Search the data for the string "stable" and extract every line where it appears.

--- EXTRACTED ENTRIES ---

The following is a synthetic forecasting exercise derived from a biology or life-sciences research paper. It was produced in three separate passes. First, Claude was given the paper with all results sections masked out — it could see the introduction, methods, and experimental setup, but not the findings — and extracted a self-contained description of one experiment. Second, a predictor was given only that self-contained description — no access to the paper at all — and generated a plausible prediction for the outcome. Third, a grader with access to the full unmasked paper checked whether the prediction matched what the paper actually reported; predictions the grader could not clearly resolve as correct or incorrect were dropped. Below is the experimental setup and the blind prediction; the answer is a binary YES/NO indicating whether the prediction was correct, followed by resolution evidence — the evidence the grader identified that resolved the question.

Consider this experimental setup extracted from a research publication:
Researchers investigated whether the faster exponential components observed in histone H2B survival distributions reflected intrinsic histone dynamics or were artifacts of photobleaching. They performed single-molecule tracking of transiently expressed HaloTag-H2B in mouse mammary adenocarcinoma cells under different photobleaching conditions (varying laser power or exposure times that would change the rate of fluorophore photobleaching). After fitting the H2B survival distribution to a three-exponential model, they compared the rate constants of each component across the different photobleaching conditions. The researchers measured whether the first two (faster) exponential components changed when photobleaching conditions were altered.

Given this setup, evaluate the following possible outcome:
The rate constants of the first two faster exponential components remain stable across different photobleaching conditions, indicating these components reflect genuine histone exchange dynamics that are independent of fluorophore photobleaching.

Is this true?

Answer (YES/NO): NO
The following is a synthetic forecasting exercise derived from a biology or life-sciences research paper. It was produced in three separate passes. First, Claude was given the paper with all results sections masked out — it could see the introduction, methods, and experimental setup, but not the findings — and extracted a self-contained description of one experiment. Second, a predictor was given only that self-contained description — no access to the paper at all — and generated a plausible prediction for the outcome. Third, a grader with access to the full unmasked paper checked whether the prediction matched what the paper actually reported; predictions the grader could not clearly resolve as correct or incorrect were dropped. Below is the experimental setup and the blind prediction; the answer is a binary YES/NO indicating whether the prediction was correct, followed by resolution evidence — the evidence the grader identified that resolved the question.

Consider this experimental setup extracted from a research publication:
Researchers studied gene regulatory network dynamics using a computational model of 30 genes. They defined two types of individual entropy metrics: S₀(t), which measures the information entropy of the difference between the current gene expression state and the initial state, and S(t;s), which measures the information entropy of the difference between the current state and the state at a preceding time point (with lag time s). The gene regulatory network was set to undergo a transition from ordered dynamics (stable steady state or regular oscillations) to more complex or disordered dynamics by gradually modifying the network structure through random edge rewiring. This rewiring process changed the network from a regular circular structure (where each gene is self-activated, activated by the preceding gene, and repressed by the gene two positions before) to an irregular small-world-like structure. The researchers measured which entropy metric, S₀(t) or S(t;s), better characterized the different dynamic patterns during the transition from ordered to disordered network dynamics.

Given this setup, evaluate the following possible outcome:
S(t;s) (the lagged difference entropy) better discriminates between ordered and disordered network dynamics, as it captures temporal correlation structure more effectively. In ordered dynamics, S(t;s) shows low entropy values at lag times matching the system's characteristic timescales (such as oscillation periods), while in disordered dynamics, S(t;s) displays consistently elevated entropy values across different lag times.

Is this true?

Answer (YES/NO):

---

SOLUTION FOR THIS PROBLEM
The rate constants of the first two faster exponential components remain stable across different photobleaching conditions, indicating these components reflect genuine histone exchange dynamics that are independent of fluorophore photobleaching.
Researchers studied gene regulatory network dynamics using a computational model of 30 genes. They defined two types of individual entropy metrics: S₀(t), which measures the information entropy of the difference between the current gene expression state and the initial state, and S(t;s), which measures the information entropy of the difference between the current state and the state at a preceding time point (with lag time s). The gene regulatory network was set to undergo a transition from ordered dynamics (stable steady state or regular oscillations) to more complex or disordered dynamics by gradually modifying the network structure through random edge rewiring. This rewiring process changed the network from a regular circular structure (where each gene is self-activated, activated by the preceding gene, and repressed by the gene two positions before) to an irregular small-world-like structure. The researchers measured which entropy metric, S₀(t) or S(t;s), better characterized the different dynamic patterns during the transition from ordered to disordered network dynamics.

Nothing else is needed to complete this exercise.